Le premier vrai client, la première pièce forgée de zéro.
Encore étudiant, j'ai livré à un gestionnaire de copropriété une application complète : Vicinity, l'outil qui relie les résidents et leur syndic, sur le web, iOS et Android à partir d'un seul code. Ma première vraie mise en production, et l'école où j'ai appris les patterns qui me servent encore.
- Front
- Ionic · Angular · Android (Java) · Swift
- Back
- NestJS
- Infra
- Firebase
- Outillage
- Xcode · Nx
Relier des résidents et leur syndic
Une copropriété, c'est deux mondes qui se parlent mal : des résidents qui veulent signaler un problème, suivre les charges, réserver un espace commun, et un gestionnaire qui reçoit tout par téléphone et par e-mail. Le besoin était de mettre les deux dans la même application, sur tous les écrans, sans multiplier les développements.

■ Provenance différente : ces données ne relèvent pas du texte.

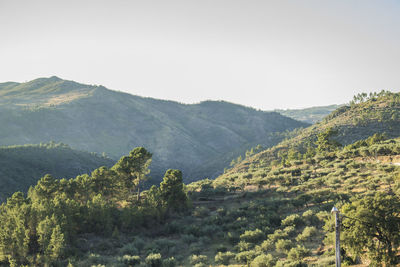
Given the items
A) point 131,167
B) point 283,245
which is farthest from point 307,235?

J'étais encore à l'université. Ce n'était pas un projet d'école : un vrai client, un vrai budget, une vraie obligation de livrer. C'est la pièce qui a fait basculer le goût du code en métier.
Un seul code, trois plateformes, la prod comprise
Web, iOS et Android à partir d'une base unique en Ionic et Angular, une API NestJS et Firebase pour le temps réel et les notifications. Tout, de la conception au déploiement sur les stores : je n'ai pas seulement écrit l'application, je l'ai mise en production et maintenue.

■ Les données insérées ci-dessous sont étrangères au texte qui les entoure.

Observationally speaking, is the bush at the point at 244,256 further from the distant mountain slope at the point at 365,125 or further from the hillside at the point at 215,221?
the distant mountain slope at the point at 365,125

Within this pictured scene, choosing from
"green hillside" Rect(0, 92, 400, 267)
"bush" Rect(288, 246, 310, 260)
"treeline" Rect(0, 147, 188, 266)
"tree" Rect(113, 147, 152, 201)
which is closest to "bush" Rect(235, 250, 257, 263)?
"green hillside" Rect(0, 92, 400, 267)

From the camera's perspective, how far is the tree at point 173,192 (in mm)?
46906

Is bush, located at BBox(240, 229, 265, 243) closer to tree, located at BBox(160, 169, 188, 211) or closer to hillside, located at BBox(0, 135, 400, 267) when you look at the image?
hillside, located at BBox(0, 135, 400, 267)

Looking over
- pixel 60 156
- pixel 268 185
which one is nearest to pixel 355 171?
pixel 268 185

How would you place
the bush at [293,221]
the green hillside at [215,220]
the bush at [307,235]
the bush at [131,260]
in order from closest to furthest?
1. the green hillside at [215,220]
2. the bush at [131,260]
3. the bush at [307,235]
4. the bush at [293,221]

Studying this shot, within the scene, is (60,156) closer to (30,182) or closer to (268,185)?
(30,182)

Livrer seul un produit multi-plateforme quand on débute, ça oblige à trancher : ce qui est essentiel, ce qui attendra, ce qui doit tenir dans le temps. La meilleure formation que je pouvais recevoir.

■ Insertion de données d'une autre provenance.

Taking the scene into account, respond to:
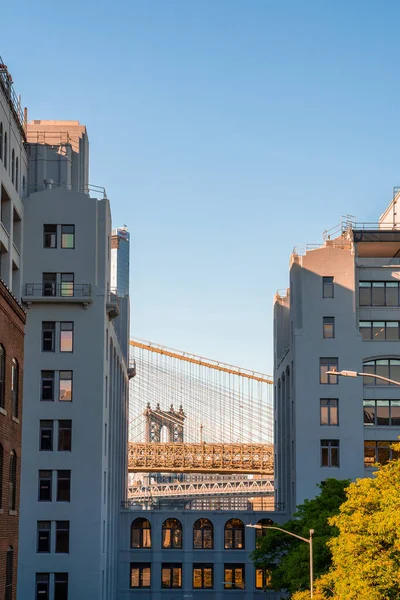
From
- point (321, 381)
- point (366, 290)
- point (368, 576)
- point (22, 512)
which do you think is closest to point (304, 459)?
point (321, 381)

Résidents et syndic, dans la poche





L'école des patterns
Trois problèmes concrets ont posé des réflexes que je garde. L'offline : une app mobile doit rester utile sans réseau, donc synchroniser plutôt que dépendre. Le temps réel : un signalement déposé par un résident apparaît chez le gestionnaire sans qu'on recharge quoi que ce soit.
La modularité multi-tenant : chaque copropriété activait sa propre liste de fonctionnalités, à la carte. Il fallait donc un système de droits modulaire, où les permissions se composent selon les modules souscrits plutôt que d'être semées en dur dans le code. Des patterns appris ici sur le tas, que je retrouve aujourd'hui dans chaque architecture propre.